Preserving the diversity of regional breeds - ensuring the sustainability of poultry farming
"The diversity of local chicken breeds can best be preserved by using them," emphasizes project leader Prof. Dr. Steffen Weigend from the Friedrich-Loeffler-Institute. At FLI-ING, the focus of the investigations is on the local breeds of Ostfriesiche Möwen and Ramelsloher chicken, at LfL Kitzingen on the Altsteirer and Augsburger, and at the University of Bonn on the Bielefelder Kennhuhn and Mechelner. Private breeders support the project by providing hatching eggs.
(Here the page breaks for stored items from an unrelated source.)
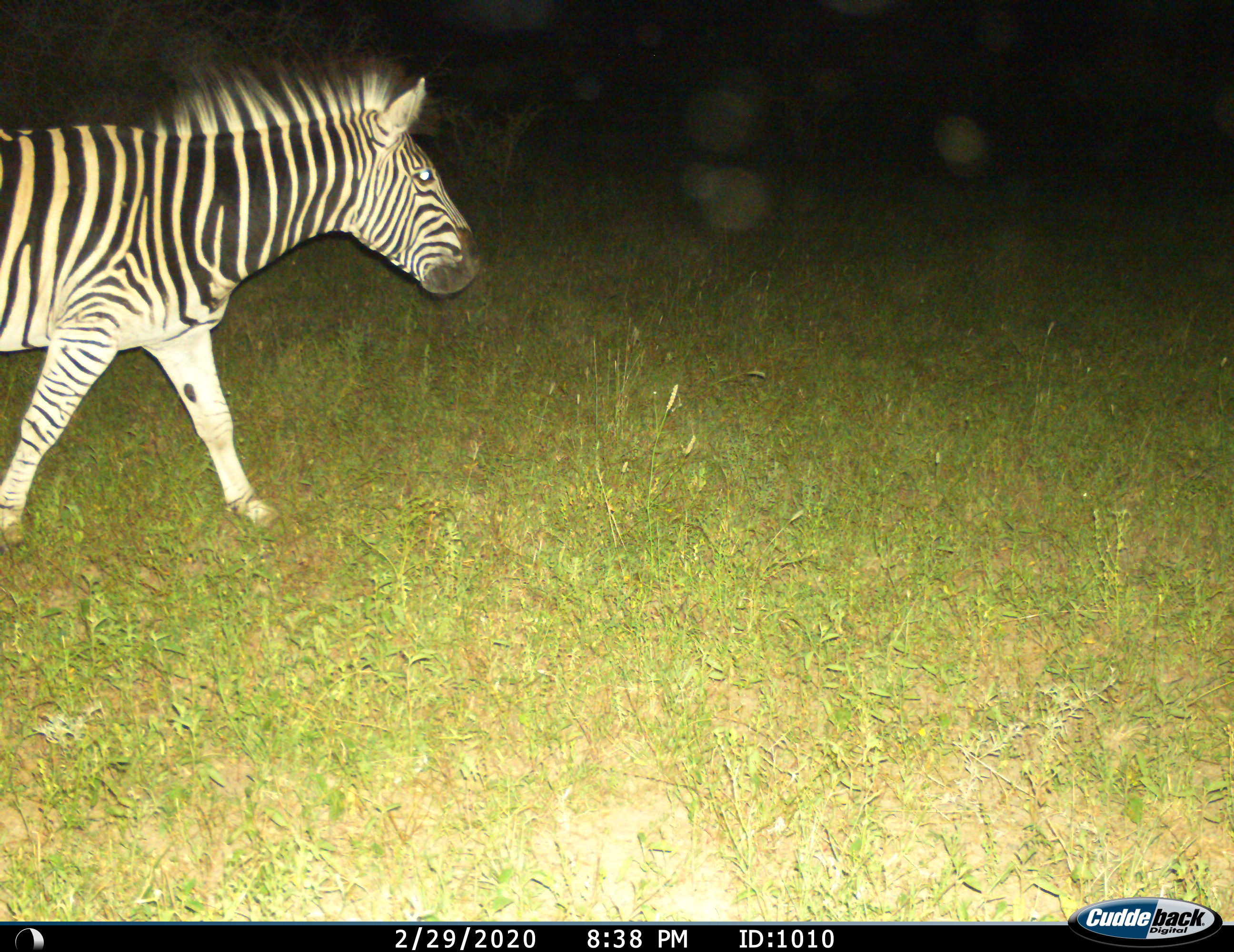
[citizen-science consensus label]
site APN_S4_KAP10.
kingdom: Animalia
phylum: Chordata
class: Mammalia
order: Perissodactyla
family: Equidae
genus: Equus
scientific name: Equus quagga burchellii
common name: burchell's zebra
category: zebraburchells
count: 1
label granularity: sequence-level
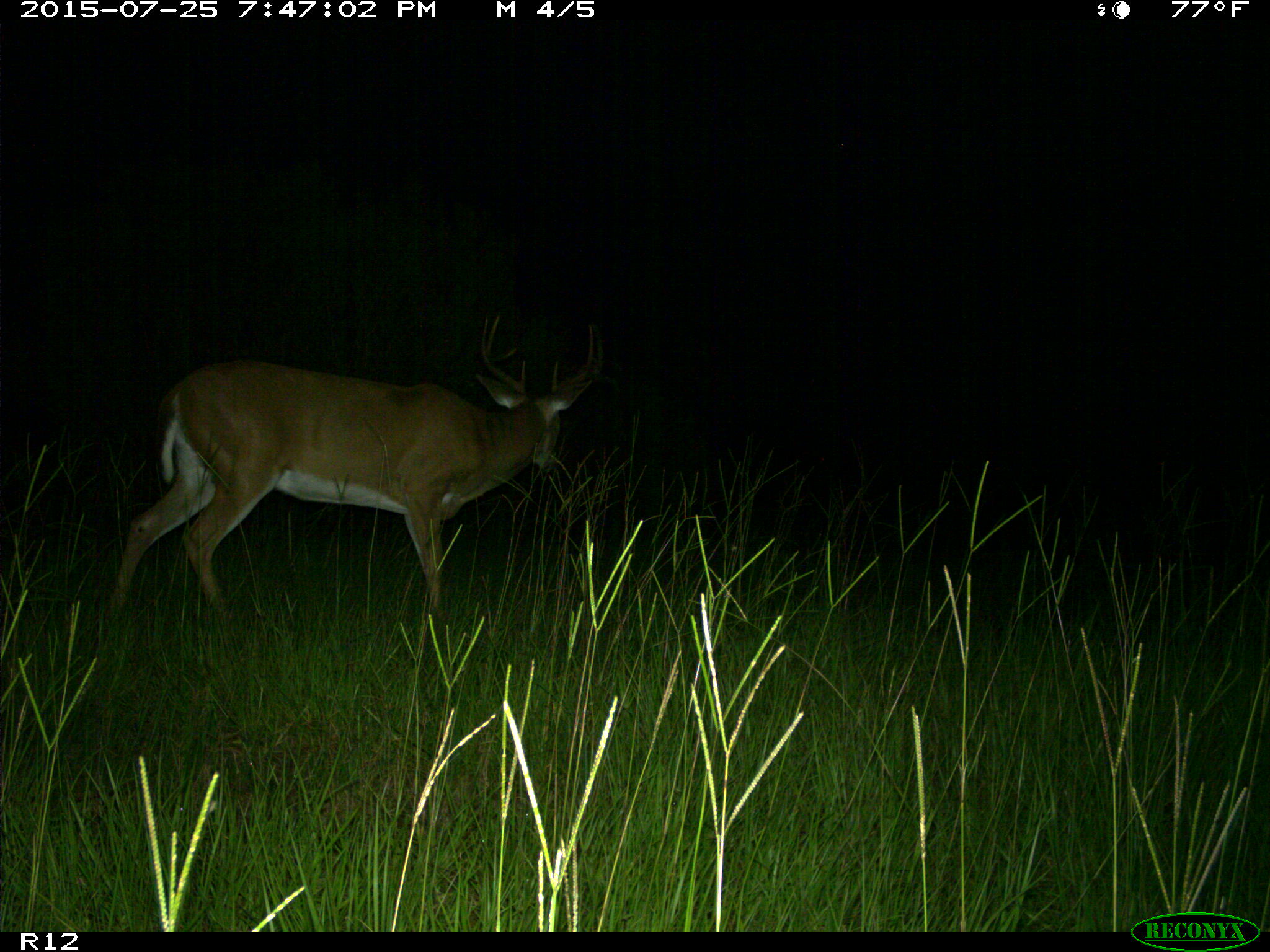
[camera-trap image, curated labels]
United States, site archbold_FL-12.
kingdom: Animalia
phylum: Chordata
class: Mammalia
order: Artiodactyla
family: Cervidae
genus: Odocoileus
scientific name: Odocoileus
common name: deer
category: unidentified deer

These old breeds of chickens are characterised above all by their greater robustness, but as traditional dual-purpose chickens they lag far behind modern laying and fattening lines in terms of performance. Therefore, by crossing with animals from performance breeding, so-called utility crosses are to be found, which are subjected to a laying performance test as well as a fattening and slaughter performance test.
Testing husbandry and regional marketing in practice
"We hope to find dual-purpose chickens that perform well and are easy to keep", explains Werner Vogt-Kaute from the Naturland advisory service. In order to ensure that the project has practical relevance, various Naturland farms with poultry farming and direct marketing will be involved in the project. Naturland's farms are to test the performance of the animals and the marketing of regional products in practice.